# YOUR GOAL:
Continue the passage about factoring with these equations, picking up right after its final sentence.

In this case, there are 7 variables. You pick T, as the composite to
be factored, so that drops you down to 6. And you pick y, k_1 and k_2,
which then drops you down to 3, but you have only two constraining
equations, as notice, importantly,

T = (x+y+vz)(vz-x)

is a resultant and NOT a constraining equation.

That is, given

x^2 + xy + k_1 y^2 = k_2 z^2

and

(2(v^2 - k_2)z + vy)^2 = ((1-4k_1)y^2+4T)v^2 + 4k_2(k_1y^2 - T)

it must be true that

T = (x+y+vz)(vz-x).

To my knowledge there is no way known to get such equations outside of
my techniques and they are unique in the factoring field.

No one has ever seen anything like them before my research.

And no one can replicate anything like them without using my research
techniques.

There is no debate about those points, interestingly enough, as people
simply dodge around them like ignoring the elephant in the room!!!

So there are only two equations constraining 3 variables, but
importantly with

(2(v^2 - k_2)z + vy)^2 = ((1-4k_1)y^2+4T)v^2 + 4k_2(k_1y^2 - T)

you factor k_2(k_1y^2 - T) to get v and then z and then x, where the
assumption is that you will factor that into integers which gives the
final constraint.

# SUPPLIED DATA:
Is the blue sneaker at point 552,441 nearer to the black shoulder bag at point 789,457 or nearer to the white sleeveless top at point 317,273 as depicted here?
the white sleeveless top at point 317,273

# ANSWER TO THE PROBLEM:
Oddly enough, now we can talk about Cantor, as looking at the
relationship between the variables, your picking of y is just some
human thing and k_1 and k_2 are not part of the factorization but are
part of the equation defining the hyperbloid, where there is no mention
of T:

x^2 + xy + k_1 y^2 = k_2 z^2

The target composite is actually kind of buried in there where it's
hard to see how it ends up being factored!

But that's surrogate factoring.

So back to Cantor and the question of mapping of the infinite set of
rational solutions versus the infinite set of non-rational solutions,
as importantly there are no simplifying equations that relate the
variables to factors of T.

As a sidenote, previous surrogate factoring equations of mine failed in
this area as simplifying relations could be found, where you could just
find a way to relate factors of T to the variables, and then show that
the odds were long that you'd get a solution and that the bigger T was
the less likely you were to get a solution.

In contrast, with these equations, if you try to generally solve them
in terms of factors of T, you get quintics.

There was a burst of debate about the significance of that as I said
you can't generally solve quintics and others noted that you can and
the proper answer here is that you cannot generally solve quintics
using radicals, which prevents you from using a general solution to
figure out how to pick variables so that you guarantee getting
rationals.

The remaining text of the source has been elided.